PROMPT: Write out the records in full and without alteration, setting aside their pictures.

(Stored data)

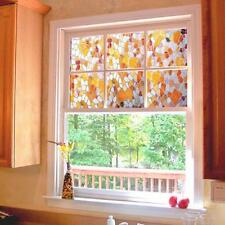 3D Static Cling Stained Glass Paper Frosted Privacy Window Film Decorative Home
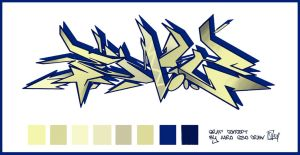 GRAFF. THING 2011 by KOKORONIN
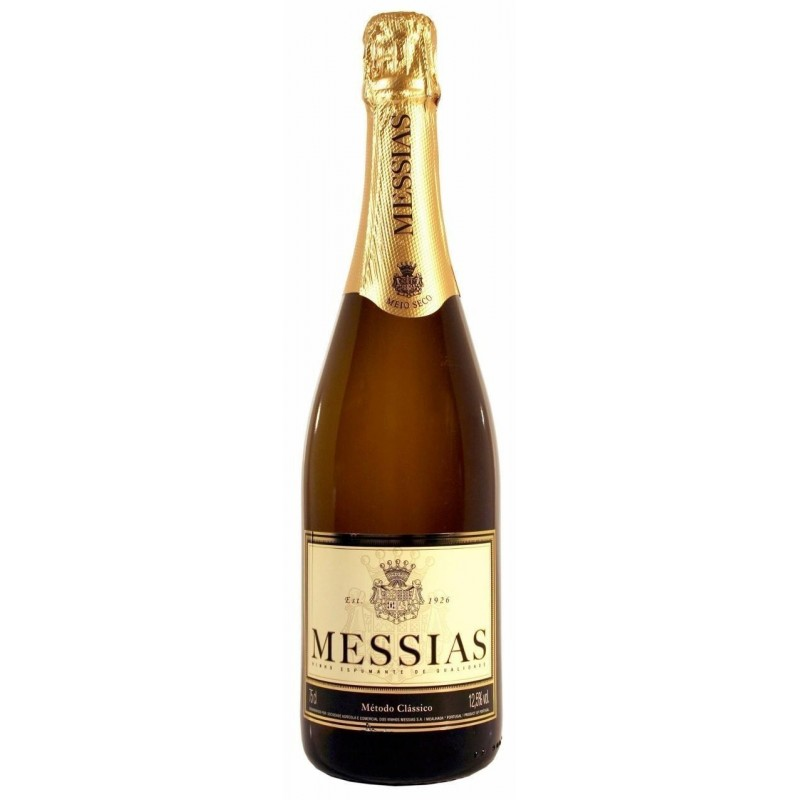 Messias Sweet Sparkling White Wine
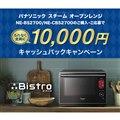 10,000円キャッシュバックキャンペーン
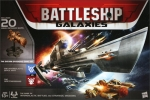 Battleship Galaxies: The Saturn Offensive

REPLY TO THE TASK:
 3D Static Cling Stained Glass Paper Frosted Privacy Window Film Decorative Home
 GRAFF. THING 2011 by KOKORONIN
 Messias Sweet Sparkling White Wine
 10,000円キャッシュバックキャンペーン
 Battleship Galaxies: The Saturn Offensive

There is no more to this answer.